WHAT TO DO. Return verbatim the lines of the data from the line that contains "What is the measured" through the end of the data.

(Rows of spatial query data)

START

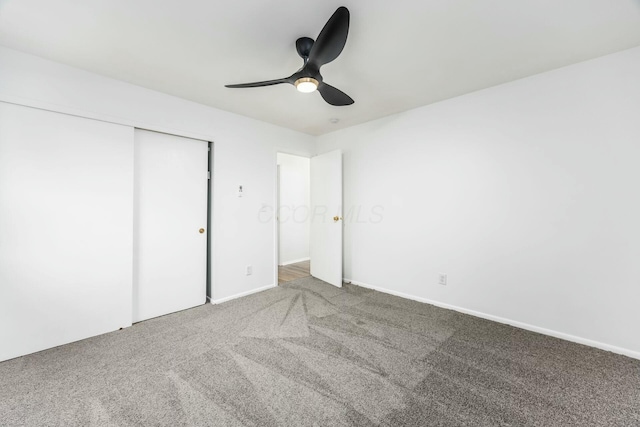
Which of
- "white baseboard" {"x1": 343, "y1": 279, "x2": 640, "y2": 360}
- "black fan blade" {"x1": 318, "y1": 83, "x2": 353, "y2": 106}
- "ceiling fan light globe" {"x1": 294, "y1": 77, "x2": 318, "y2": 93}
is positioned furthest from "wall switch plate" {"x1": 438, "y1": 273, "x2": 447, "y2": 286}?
"ceiling fan light globe" {"x1": 294, "y1": 77, "x2": 318, "y2": 93}

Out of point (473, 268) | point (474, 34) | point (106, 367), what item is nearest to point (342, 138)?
point (474, 34)

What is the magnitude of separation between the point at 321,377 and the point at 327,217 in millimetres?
2508

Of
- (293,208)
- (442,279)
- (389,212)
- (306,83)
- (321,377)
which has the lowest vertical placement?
(321,377)

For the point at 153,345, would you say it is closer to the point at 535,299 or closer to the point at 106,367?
the point at 106,367

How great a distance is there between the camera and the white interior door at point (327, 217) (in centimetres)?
378

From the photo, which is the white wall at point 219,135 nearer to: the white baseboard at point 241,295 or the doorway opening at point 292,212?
the white baseboard at point 241,295

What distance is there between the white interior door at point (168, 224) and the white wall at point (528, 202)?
7.90ft

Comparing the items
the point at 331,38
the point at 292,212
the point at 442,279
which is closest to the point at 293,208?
the point at 292,212

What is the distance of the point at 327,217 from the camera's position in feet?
13.1

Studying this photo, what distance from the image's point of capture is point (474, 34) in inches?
71.5

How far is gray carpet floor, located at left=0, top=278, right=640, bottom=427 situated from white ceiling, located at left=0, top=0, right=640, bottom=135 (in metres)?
2.43

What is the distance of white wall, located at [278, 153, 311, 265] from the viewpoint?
519 centimetres

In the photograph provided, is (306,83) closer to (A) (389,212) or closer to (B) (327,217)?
(A) (389,212)

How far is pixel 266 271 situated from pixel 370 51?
116 inches
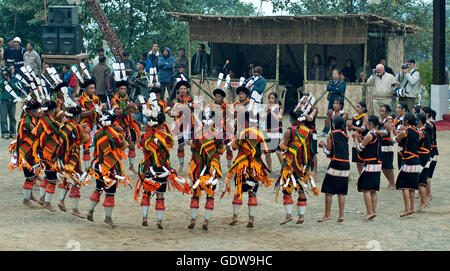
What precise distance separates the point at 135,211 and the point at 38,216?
1.54m

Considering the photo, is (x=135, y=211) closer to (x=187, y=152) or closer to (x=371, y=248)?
(x=371, y=248)

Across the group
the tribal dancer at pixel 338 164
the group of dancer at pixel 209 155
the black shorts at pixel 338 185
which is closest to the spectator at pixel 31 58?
the group of dancer at pixel 209 155

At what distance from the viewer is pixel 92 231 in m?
9.73

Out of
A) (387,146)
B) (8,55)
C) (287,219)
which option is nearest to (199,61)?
(8,55)

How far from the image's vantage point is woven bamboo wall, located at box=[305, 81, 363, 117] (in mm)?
21594

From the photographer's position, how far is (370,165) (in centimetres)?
1066

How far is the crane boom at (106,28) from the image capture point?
82.4 feet

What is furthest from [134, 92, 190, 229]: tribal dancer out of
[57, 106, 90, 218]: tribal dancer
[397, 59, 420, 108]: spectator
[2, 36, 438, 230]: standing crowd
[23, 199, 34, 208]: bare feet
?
[397, 59, 420, 108]: spectator

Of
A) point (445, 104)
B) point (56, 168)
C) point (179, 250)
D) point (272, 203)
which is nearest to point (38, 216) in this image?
point (56, 168)

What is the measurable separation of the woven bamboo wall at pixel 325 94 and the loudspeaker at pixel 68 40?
7661mm

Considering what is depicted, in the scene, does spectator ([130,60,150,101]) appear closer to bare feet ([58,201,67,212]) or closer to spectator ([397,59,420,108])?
spectator ([397,59,420,108])

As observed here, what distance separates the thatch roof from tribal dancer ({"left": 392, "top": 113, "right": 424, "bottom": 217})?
10.1 m

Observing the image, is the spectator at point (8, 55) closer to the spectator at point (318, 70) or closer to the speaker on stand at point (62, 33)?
the speaker on stand at point (62, 33)

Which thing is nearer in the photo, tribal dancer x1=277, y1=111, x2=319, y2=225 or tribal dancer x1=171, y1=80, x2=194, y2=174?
tribal dancer x1=277, y1=111, x2=319, y2=225
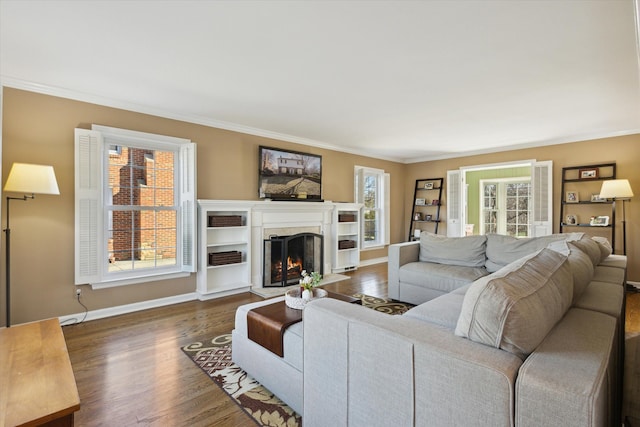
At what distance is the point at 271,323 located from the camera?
2059 millimetres

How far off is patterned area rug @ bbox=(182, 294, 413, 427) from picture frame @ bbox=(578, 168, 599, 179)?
5.90 meters

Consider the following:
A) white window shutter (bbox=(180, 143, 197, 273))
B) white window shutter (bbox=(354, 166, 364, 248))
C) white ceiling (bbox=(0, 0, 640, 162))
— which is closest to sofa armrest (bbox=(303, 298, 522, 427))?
white ceiling (bbox=(0, 0, 640, 162))

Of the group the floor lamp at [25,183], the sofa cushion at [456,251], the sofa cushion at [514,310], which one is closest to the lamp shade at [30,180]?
the floor lamp at [25,183]

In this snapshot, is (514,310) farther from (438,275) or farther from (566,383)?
(438,275)

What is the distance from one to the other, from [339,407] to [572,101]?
418 cm

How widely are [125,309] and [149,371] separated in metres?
1.65

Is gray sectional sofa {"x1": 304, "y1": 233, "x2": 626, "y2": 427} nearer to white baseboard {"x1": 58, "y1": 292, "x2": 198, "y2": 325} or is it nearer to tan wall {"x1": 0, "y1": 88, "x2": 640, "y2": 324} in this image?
white baseboard {"x1": 58, "y1": 292, "x2": 198, "y2": 325}

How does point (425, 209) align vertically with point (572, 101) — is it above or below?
below

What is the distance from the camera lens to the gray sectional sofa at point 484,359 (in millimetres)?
923

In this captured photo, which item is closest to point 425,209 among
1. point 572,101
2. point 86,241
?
point 572,101

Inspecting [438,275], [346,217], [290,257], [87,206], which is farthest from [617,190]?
[87,206]

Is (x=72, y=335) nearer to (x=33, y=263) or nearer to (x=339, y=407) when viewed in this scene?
(x=33, y=263)

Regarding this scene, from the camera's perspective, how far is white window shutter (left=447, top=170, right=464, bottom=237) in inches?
268

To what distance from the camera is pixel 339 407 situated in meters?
1.44
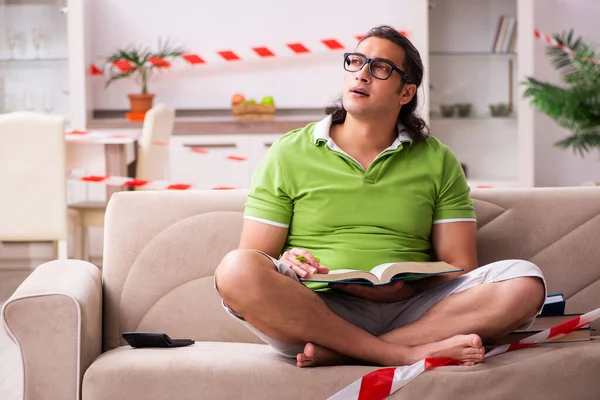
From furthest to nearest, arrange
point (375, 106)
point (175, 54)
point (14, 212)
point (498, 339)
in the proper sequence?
point (175, 54)
point (14, 212)
point (375, 106)
point (498, 339)

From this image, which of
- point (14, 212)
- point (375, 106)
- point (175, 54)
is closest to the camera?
point (375, 106)

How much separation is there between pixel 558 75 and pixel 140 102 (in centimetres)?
298

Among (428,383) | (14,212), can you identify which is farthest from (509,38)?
(428,383)

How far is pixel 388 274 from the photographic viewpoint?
2.16 m

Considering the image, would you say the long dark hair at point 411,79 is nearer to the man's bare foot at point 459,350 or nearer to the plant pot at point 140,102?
the man's bare foot at point 459,350

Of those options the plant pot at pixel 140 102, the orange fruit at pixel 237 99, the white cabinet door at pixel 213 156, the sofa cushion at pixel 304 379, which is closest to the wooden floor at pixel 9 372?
the sofa cushion at pixel 304 379

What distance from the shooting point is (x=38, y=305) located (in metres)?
2.15

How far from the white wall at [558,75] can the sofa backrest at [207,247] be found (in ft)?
14.3

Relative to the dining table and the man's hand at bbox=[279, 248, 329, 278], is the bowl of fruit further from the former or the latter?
the man's hand at bbox=[279, 248, 329, 278]

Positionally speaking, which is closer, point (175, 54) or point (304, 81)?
point (175, 54)

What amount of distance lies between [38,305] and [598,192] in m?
1.54

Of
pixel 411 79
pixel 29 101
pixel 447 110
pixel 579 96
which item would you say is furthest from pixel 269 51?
pixel 411 79

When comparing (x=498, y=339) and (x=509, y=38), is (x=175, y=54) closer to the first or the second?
(x=509, y=38)

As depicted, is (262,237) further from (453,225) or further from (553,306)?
(553,306)
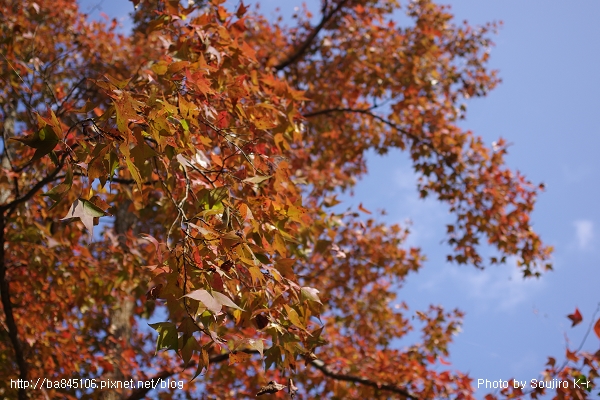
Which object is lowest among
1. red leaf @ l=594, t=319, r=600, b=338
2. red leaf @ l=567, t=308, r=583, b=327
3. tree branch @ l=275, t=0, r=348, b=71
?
red leaf @ l=594, t=319, r=600, b=338

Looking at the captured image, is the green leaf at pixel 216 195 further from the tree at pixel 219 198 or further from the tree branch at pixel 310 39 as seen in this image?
the tree branch at pixel 310 39

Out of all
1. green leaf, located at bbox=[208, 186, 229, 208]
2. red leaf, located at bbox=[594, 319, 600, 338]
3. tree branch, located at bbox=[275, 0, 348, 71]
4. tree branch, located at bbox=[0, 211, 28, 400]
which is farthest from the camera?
tree branch, located at bbox=[275, 0, 348, 71]

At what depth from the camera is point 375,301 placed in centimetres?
949

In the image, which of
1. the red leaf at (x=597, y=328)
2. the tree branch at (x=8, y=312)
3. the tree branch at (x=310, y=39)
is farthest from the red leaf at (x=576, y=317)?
the tree branch at (x=310, y=39)

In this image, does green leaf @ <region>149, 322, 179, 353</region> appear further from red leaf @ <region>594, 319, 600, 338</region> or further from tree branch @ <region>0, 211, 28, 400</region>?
tree branch @ <region>0, 211, 28, 400</region>

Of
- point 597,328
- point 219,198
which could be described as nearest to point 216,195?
point 219,198

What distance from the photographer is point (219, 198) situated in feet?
6.88

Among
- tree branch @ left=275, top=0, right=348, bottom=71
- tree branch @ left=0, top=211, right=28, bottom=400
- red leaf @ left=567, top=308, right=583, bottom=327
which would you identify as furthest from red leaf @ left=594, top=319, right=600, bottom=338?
tree branch @ left=275, top=0, right=348, bottom=71

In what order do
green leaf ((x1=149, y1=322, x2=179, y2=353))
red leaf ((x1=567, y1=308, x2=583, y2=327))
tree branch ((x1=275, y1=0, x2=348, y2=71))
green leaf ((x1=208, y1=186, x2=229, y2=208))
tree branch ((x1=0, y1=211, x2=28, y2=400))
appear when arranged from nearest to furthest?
green leaf ((x1=149, y1=322, x2=179, y2=353))
green leaf ((x1=208, y1=186, x2=229, y2=208))
red leaf ((x1=567, y1=308, x2=583, y2=327))
tree branch ((x1=0, y1=211, x2=28, y2=400))
tree branch ((x1=275, y1=0, x2=348, y2=71))

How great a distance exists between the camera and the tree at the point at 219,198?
192 centimetres

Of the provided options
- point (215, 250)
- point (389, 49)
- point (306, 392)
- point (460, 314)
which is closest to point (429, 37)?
point (389, 49)

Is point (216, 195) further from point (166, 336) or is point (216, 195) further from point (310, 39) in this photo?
point (310, 39)

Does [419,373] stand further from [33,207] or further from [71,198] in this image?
[33,207]

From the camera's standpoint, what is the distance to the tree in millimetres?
1921
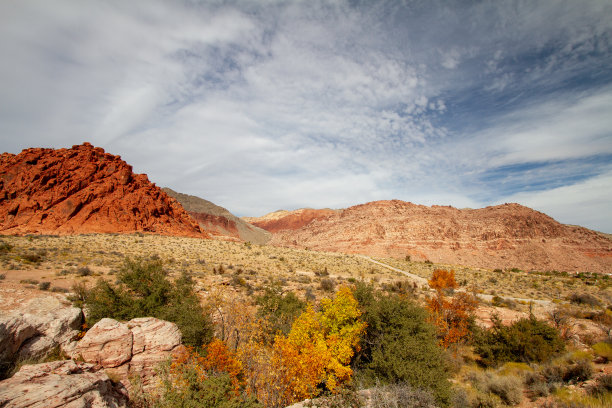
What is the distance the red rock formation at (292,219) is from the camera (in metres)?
122

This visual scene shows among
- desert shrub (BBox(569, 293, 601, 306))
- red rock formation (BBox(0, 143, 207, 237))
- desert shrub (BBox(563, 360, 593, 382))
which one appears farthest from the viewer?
red rock formation (BBox(0, 143, 207, 237))

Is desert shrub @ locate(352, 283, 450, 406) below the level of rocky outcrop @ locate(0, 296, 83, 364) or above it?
below

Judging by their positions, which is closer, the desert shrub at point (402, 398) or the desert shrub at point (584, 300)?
the desert shrub at point (402, 398)

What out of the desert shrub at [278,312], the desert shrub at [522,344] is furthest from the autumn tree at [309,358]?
the desert shrub at [522,344]

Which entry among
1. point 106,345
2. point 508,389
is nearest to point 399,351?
point 508,389

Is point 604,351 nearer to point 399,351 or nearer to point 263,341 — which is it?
point 399,351

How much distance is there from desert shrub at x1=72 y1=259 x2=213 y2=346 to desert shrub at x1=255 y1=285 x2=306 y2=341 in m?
2.91

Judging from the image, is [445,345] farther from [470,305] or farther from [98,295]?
[98,295]

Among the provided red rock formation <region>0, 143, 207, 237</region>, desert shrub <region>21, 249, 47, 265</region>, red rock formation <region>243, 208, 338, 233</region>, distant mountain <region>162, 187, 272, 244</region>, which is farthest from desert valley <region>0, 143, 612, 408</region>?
red rock formation <region>243, 208, 338, 233</region>

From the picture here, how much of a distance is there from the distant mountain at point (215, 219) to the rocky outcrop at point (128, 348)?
74.5 metres

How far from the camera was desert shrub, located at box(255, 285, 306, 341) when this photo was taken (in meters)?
11.7

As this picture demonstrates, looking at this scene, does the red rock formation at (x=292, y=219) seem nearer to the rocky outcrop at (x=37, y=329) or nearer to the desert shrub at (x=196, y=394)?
the rocky outcrop at (x=37, y=329)

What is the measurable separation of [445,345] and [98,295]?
15.9 m

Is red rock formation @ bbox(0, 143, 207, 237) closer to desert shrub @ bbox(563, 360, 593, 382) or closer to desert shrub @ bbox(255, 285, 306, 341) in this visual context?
desert shrub @ bbox(255, 285, 306, 341)
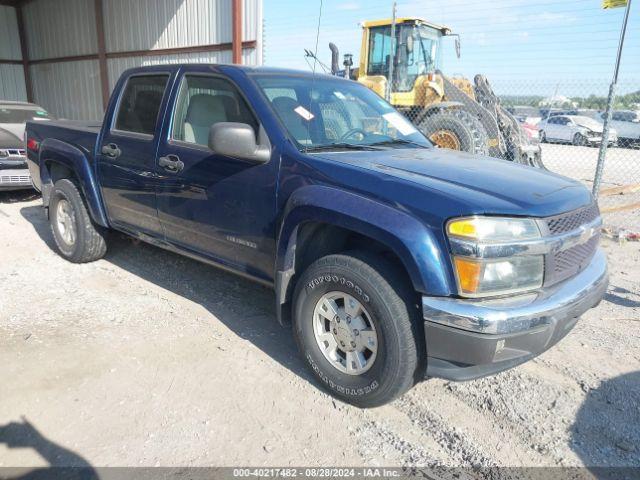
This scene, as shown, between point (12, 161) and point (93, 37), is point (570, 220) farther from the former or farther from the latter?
point (93, 37)

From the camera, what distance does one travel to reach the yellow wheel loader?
941 centimetres

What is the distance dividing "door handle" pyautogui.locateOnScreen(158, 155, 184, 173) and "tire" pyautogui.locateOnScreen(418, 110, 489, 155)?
19.9 feet

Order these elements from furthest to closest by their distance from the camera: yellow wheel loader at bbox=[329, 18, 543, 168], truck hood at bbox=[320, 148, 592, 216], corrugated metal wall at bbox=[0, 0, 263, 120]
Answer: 1. corrugated metal wall at bbox=[0, 0, 263, 120]
2. yellow wheel loader at bbox=[329, 18, 543, 168]
3. truck hood at bbox=[320, 148, 592, 216]

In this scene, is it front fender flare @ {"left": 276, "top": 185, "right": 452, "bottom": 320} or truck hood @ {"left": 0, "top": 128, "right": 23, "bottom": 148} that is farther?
truck hood @ {"left": 0, "top": 128, "right": 23, "bottom": 148}

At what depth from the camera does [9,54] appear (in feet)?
63.2

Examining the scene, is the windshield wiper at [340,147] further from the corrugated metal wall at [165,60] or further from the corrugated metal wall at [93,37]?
the corrugated metal wall at [165,60]

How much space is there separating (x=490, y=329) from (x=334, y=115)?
1.99 meters

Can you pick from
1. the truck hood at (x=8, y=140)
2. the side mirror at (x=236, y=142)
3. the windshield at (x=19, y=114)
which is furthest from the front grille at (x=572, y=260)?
the windshield at (x=19, y=114)

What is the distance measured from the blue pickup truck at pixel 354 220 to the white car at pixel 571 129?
70.4 ft

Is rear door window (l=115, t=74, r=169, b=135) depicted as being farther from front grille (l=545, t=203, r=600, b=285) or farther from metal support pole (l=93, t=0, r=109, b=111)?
metal support pole (l=93, t=0, r=109, b=111)

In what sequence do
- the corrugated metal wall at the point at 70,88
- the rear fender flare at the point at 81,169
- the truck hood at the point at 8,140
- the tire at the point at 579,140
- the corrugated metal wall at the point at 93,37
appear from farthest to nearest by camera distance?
the tire at the point at 579,140, the corrugated metal wall at the point at 70,88, the corrugated metal wall at the point at 93,37, the truck hood at the point at 8,140, the rear fender flare at the point at 81,169

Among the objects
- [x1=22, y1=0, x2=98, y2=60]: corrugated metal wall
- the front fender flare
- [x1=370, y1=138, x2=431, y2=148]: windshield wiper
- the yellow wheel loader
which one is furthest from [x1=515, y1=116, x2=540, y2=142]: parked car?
the front fender flare

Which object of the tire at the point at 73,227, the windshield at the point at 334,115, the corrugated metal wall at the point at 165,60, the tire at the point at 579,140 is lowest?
the tire at the point at 579,140

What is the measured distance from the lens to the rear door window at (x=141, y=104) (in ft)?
13.4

END

RESULT OF THIS EXERCISE.
What is the measured distance from the lens to the rear door window at (x=141, y=104) (in ft)?
13.4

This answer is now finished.